Dave Mirra became a superhero. And we all watched from the sidelines as he moved from BMX pro to international sensation. Again, in awe.

Mirra died on Thursday in Greenville, North Carolina. According to police, he died of a self-inflicted gunshot wound. He leaves behind his wife, Lauren; their daughters Mackenzie and Madison; and his brother, Tim.

Between the time I came to know of the legend that is Dave Mirra in 1988 and Thursday night, he never failed to astound me with his greatness. More than just a BMX rider who appeared on ESPN during X Games, Mirra was a genuine person who never recognized boundaries and always strove to push himself further than he thought possible. First in BMX, followed by rally racing, and then Ironman races and triathlons. The dude, the "Miracle Boy," was that serious when it came to competitive pursuits.

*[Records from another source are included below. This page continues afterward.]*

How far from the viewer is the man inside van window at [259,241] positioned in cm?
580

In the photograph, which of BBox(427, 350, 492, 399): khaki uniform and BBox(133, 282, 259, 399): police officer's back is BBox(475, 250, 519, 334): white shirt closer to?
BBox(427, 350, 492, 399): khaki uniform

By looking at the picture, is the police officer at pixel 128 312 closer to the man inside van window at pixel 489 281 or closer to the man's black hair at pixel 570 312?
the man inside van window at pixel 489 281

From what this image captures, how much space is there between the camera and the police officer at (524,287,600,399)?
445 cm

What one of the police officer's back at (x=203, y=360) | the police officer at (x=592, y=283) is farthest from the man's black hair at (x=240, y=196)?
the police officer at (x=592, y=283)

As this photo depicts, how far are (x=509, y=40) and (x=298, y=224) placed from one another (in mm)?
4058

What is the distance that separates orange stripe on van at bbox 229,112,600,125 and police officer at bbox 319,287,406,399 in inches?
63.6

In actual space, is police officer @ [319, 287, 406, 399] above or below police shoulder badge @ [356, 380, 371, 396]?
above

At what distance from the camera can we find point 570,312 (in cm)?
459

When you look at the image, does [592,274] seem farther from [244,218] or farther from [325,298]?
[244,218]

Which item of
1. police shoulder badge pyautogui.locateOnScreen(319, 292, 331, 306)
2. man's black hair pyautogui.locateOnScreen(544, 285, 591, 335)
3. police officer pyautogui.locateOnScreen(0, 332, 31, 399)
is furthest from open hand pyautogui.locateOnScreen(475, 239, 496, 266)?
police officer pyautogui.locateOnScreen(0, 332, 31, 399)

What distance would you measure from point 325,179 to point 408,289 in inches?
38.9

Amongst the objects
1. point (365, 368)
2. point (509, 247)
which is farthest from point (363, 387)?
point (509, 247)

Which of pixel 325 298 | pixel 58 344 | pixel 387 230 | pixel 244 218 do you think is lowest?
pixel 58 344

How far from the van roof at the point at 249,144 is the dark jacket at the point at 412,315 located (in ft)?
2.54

I remember a time in 2000, I was at Woodward Action Sports Camp in Woodward, Pennsylvania. I want to say it was June. Mat Hoffman and his crew, along with EXPN, has just completed a C.F.B. (Crazy Freakin' Biker) competition that would inevitably lead to qualifying for the X Games. At the time, Mirra had already transcended traditional BMX royalty. He was on ESPN, MTV and doing much better financially than any other BMX riders on the planet. (In full disclosure, I was judging the competition.) And although no judges were giving Mirra a hard time with his scores, Mirra was on top and he thought everyone had placed a target on his back because he was the best, including the judges.

I reminded Mirra of the first time he had beat me in 1988. According to him, he didn't remember the competition or the other riders competing against him at the time. Or so he said. I think he knew I was a little disappointed. He let me sulk for a few moments. And then he smiled, shook his head and retorted. "Of course I remember that comp," he said.

It was all I needed to know that Dave Mirra was not only a brilliant, athletic person, but a deep soul who wore his experience with pride on his sleeve. I'll never forget that smile. I'll never forget that first competition. I'll never forget Dave Mirra's commitment.